▸ **Detalhes da tarefa**
Transcreva, sem alterar nada, o trecho do texto sobre a reforma da justiça que vai de "Talvez porque o" até "por uns tempos.".

▸ **Excerto do documento**

###

15 outubro 2006

15 de Outubro de 2006


O que o governo tem afirmado nos últimos tempos em matéria de justiça assume a natureza daquela propaganda que, por ser enganosa, se voltará inevitavelmente contra ele.
Talvez porque o próprio governo não acredita nas suas soluções, adoptou a medida de aplicar as reformas com carácter experimental em comarcas muito restritas.
Do mal o menos. Mas nem por isso deixa de ser chocante aquilo a que assistimos e que se limitará a arrastar e a agravar os problemas.
Tenho para mim, como resultado da minha própria experiência, que o mal da justiça não está nos códigos nem no mapa judiciário e, por isso mesmo, o melhor seria não lhes mexer por uns tempos.
Cada alteração que se faz na legislação custa milhões de horas de trabalho aos operadores judiciários e, em vez de melhorar o funcionamento do sistema piora-o, como ainda recentemente ficou provado com a reforma da acção executiva. Já passaram por ela quatro governos e ainda não a conseguirm implementar em termos minimamente satisfatórios. Estamos hoje muito pior do que estávamos antes do governo de Guterres.

###

▸ **Dados recolhidos**
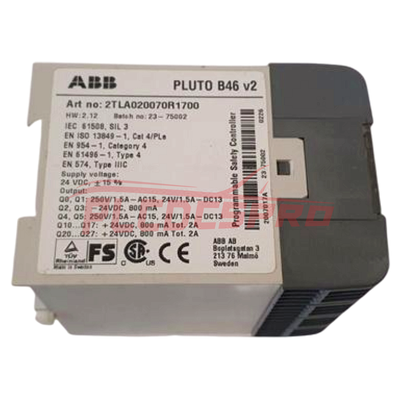 ABB 2TLA020070R1700 Pluto 2TLA Series Safety Controller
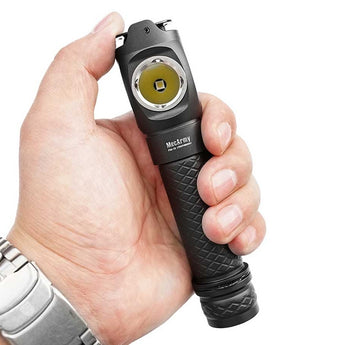 MecArmy FM18 Dual Switch Rechargeable Flashlight - CREE XPL-HI V3 LED - 820 Lumens - Includes 1 x 18650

###

▸ **A sua resposta**
Talvez porque o próprio governo não acredita nas suas soluções, adoptou a medida de aplicar as reformas com carácter experimental em comarcas muito restritas.
Do mal o menos. Mas nem por isso deixa de ser chocante aquilo a que assistimos e que se limitará a arrastar e a agravar os problemas.
Tenho para mim, como resultado da minha própria experiência, que o mal da justiça não está nos códigos nem no mapa judiciário e, por isso mesmo, o melhor seria não lhes mexer por uns tempos.